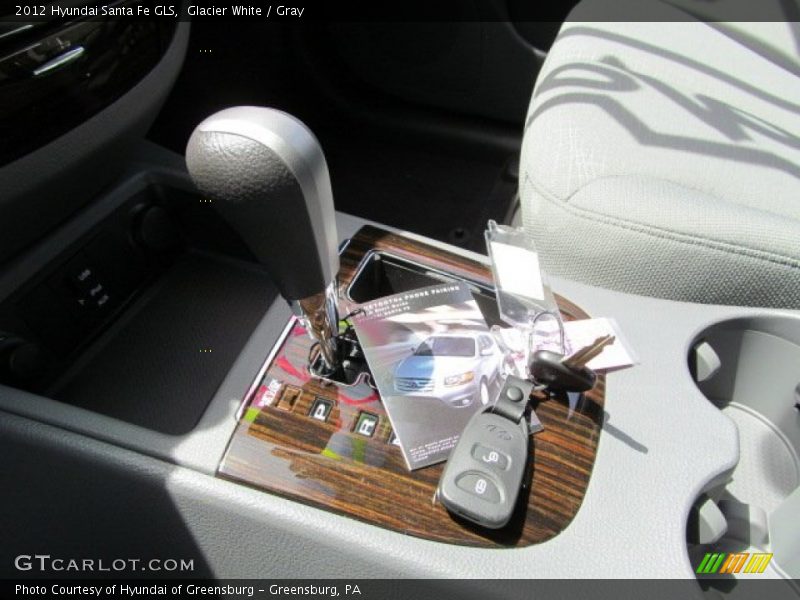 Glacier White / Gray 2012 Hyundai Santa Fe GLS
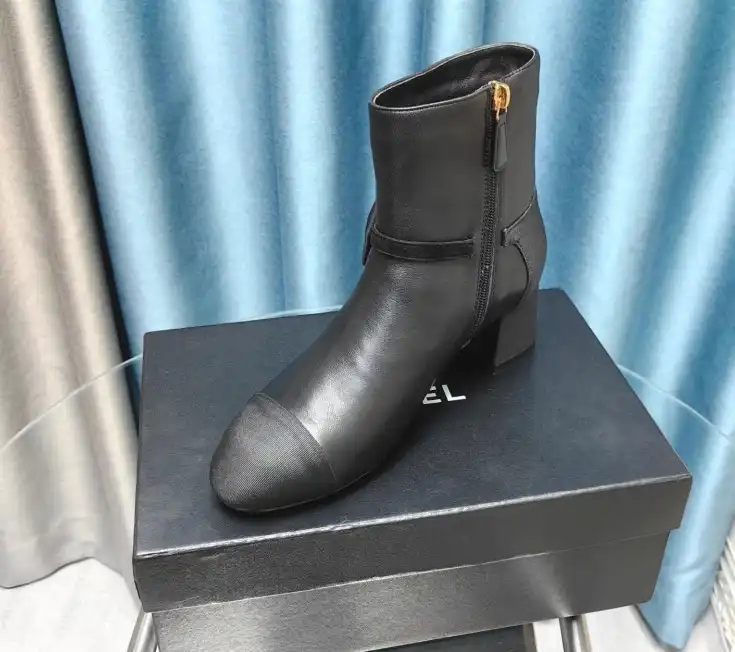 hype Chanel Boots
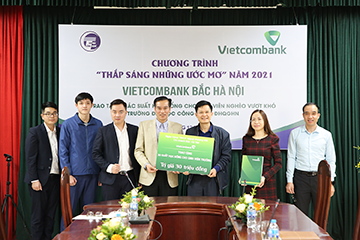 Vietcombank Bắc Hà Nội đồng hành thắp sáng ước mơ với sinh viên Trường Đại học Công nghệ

---

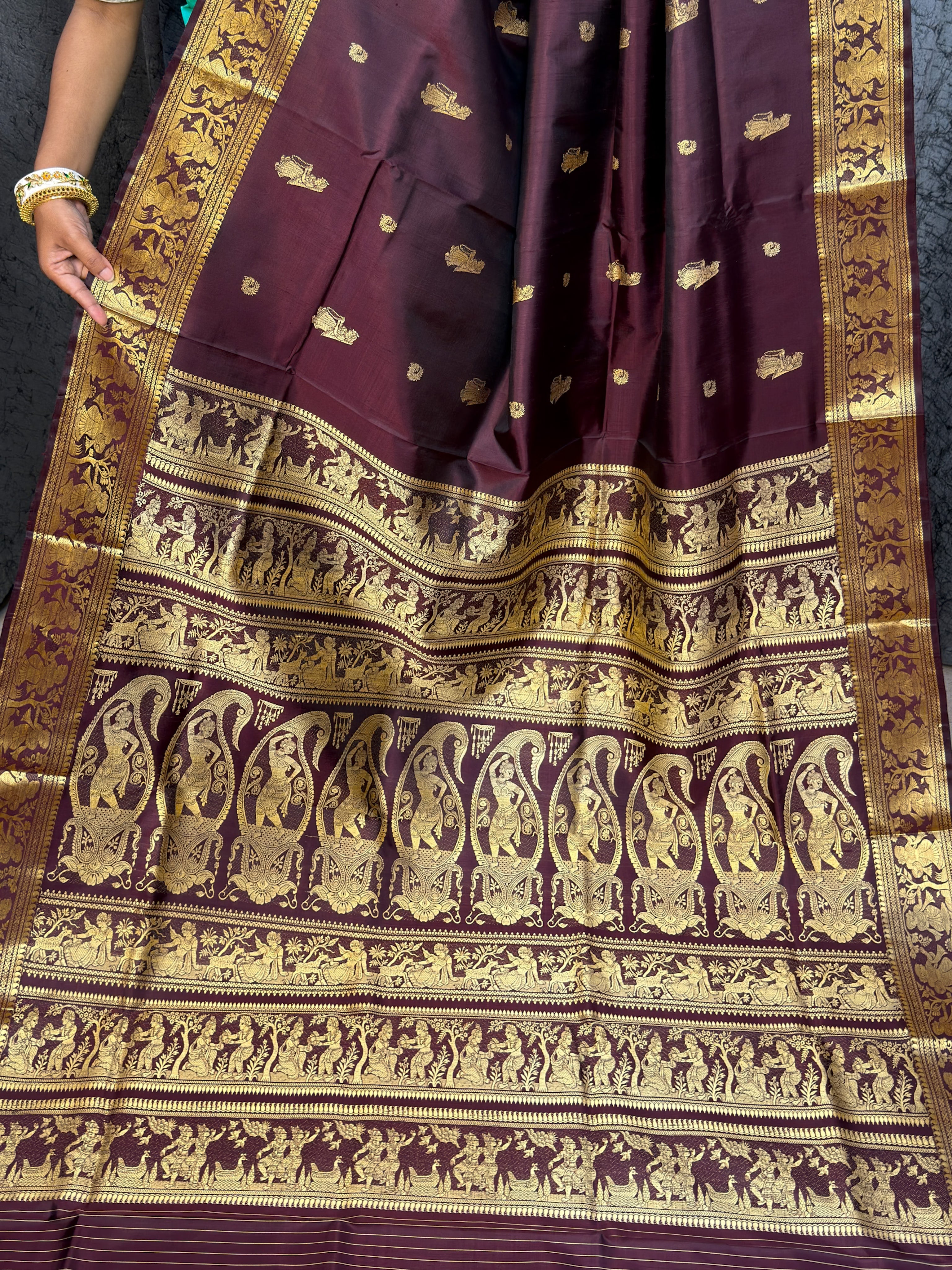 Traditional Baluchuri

* * *

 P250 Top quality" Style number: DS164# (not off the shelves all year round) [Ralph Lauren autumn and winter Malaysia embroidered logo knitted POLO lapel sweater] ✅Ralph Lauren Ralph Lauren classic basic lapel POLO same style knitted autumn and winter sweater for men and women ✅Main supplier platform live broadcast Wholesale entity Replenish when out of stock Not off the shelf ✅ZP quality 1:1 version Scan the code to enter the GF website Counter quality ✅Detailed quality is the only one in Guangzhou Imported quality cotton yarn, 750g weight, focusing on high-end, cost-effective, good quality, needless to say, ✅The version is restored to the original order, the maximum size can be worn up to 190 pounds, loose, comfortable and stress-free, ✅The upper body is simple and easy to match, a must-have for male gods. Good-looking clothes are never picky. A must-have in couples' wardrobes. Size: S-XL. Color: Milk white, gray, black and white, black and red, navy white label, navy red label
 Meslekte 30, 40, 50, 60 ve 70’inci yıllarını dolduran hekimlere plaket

#### Required action
Please reproduce the material from the line holding "Glacier White /" through the line holding "Vietcombank Bắc Hà", inclusive, leaving the pictures out.

#### Output for this task
 Glacier White / Gray 2012 Hyundai Santa Fe GLS
 hype Chanel Boots
 Vietcombank Bắc Hà Nội đồng hành thắp sáng ước mơ với sinh viên Trường Đại học Công nghệ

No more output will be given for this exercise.